Akan tetapi yang dipakai di Indonesia dan di praktikkan di pengadilan negeri pada dasarnya terdapat perbedaan prinsipil akibat hukum penetapan pengangkatan anak oleh pengadilan negeri dan pengadilan agama. Perbedaan tersebut antara lain: a. Hubungan nasab, dalam penetapan pengadilan negeri untuk anak angkat terputus nasab dari orang tua kandungnya, dinasabkan kepada orang tua angkatnya. Sebaliknya, dalam penetapan pengadilan agama untuk anak angkat tidak terputus dengan nasab orang tua kandungnya, yang beralih hanyalah tanggung jawab dari orang tua kandung kepada orang tua angkatnya.

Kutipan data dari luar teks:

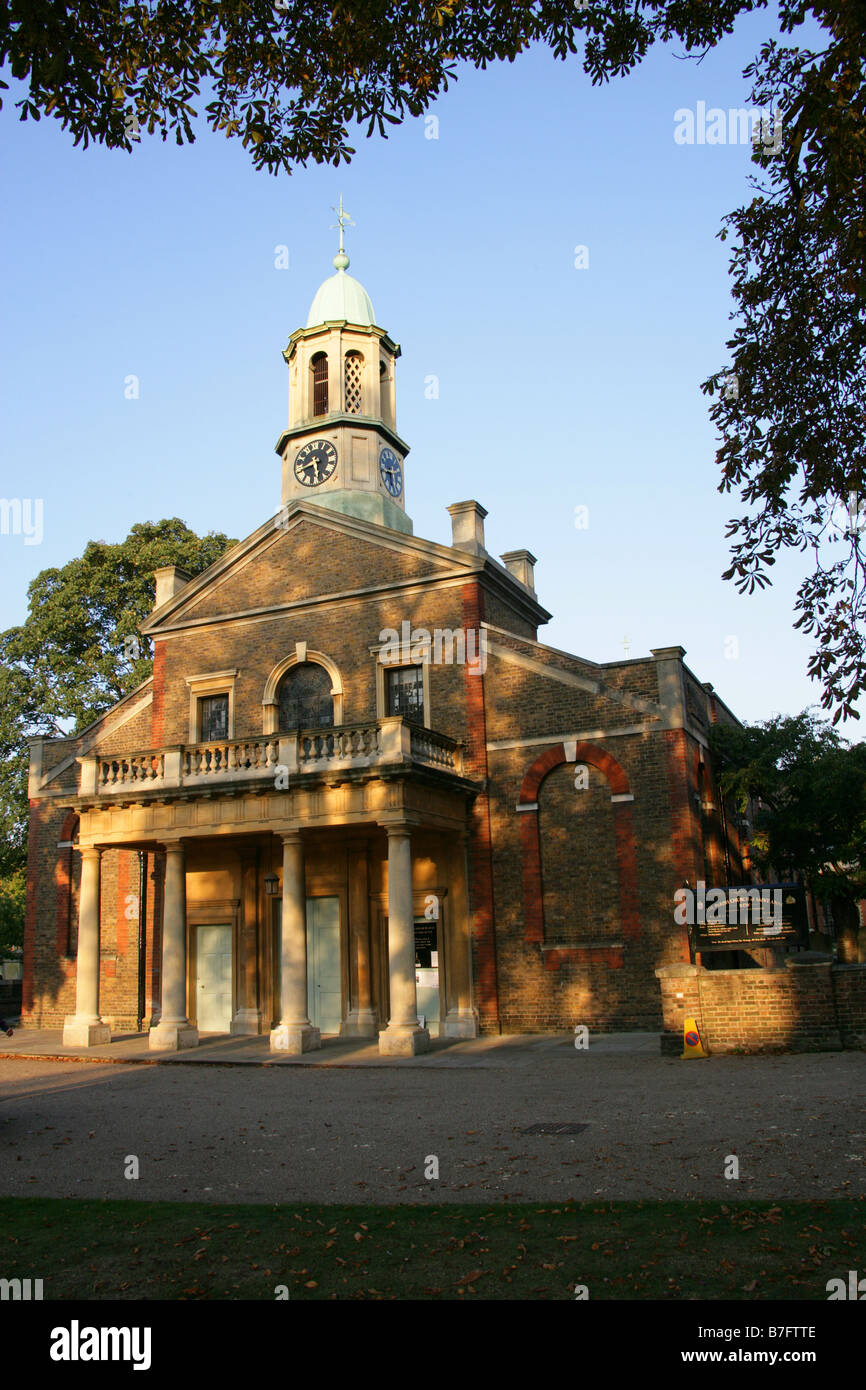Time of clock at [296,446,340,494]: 8:27
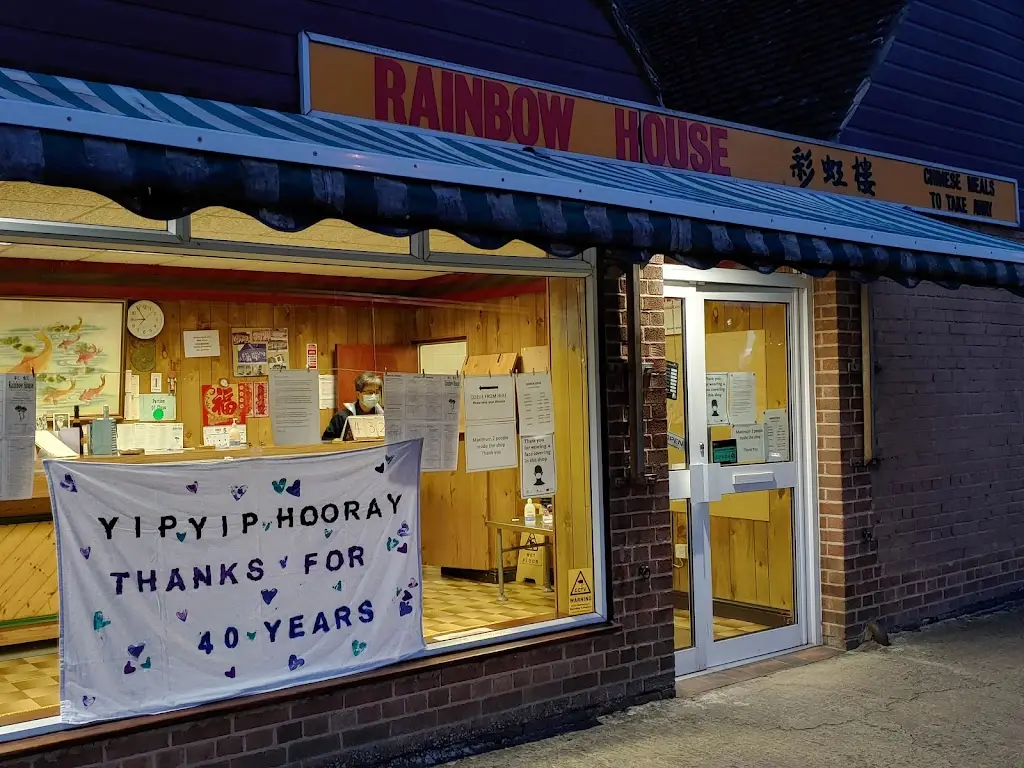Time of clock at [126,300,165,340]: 8:54
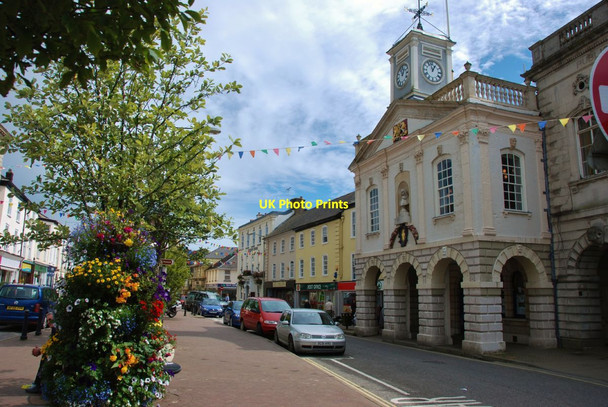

  1. Perwalian, dalam penetapan pengadilan negeri, orang tua angkat menjadi wali penuh terhadap anak angkatnya, termasuk menjadi wali nikahnya jika anak angkatnya perempuan. Sebaliknya, dalam penetapan pengadilan agama orang tua angkat tidak sah menjadi wali nikah anak angkatnya, jika anak angkatnya perempuan.
  2. Panggilan, dalam penetapan pengadilan negeri, anak angkat di panggil (bin/binti) dengan nama ayah atau orang tua angkatnya. Sebaliknya, dalam penetapan pengadilan agama sendiri untuk anak angkat dipanggil (bin/binti) dengan nama ayah atau orang tua kandungnya.
  3. Hak Warisan, dalam penetapan pengadilan negeri, anak angkat memiliki hak waris sebagaimana hak waris yang dimiliki oleh anak kandung, dapat juga menghabiskan seluruh harta warisan orang tua angkatnya dan juga menggugurkan hak waris orang tua dan saudara kandung orang tua angkatnya apabila tidak memiliki anak. Sebaliknya, anak angkat tidak bisa menjadi ahli waris dari orang tua angkatnya dan hanya dapat memperoleh harta warisan orang tua angkatnya melalui lembaga wasiat wajibah yang jumlahnya tidak boleh melebihi sepertiga harta warisan.
  4. Mahrom kawin, dalam penetapan pengadilan negeri, anak angkat tidak salh dinikahi oleh orang tua angkatnya. Sebaliknya, dalam penetapan pengadilan agama sendiri untuk anak angkat boleh dinikahi orang tua angkatnya.
  5. Status anak angkat bukan dengan status orang mengangkat, dalam penetapan pengadilan negeri apabila orang tua angkatnya seorang laki-laki yang telah kawin, maka anak angkat tersebut dianggap sebagai anak yang dilahirkan dari perkawinan mereka. Apabila perkawinan ayah angkatnya telah terputus maka anak angkat dianggap sebagai anak yang lahir dari perkawinan mereka yang putus karena kematian. Sebaliknya, dalam penetapan pengadilan agama hukum Islam melarang ketentuan-ketentuan tersebut.

[1] Ahmad Kamil dan M. Fauzan, Hukum perlindungan dan Pengangkatan Anak di Indonesia,

(Jakarta:Rajagrafindo Persada,2008), h. 113-114.

[2] Soedaryo Soimin, Himpunan Dasar Hukum Pengangkatan Anak, (Jakarta:Sinar Grafika), h. 28

[3] Ahmad Kamil dan M. Fauzan, Hukum perlindungan………….., h. 52-54

[4] Mahjuddin, Masailul Fiqhiyah, (Jakarta:Kalam Mulia,2003) h. 87

[5] Jean K. Matuankota, “Perlindungan Hukum Terhadap Anak Angkat Dalam Memperoleh Kejelasan

Status Hukum Melalui Pencatatan Pengangkatan Anak” (Suatu Tinjauan Dari Perspektif Hak Asasi Manusia), Jurnal Sasi Vol. 17 No.3 Bulan (Juli-September 2011), h. 75.

[6] Onesimus Sahuleka, Kedudukan Anak Angkat dalam pembangunan Hukum Keluarga Nasional.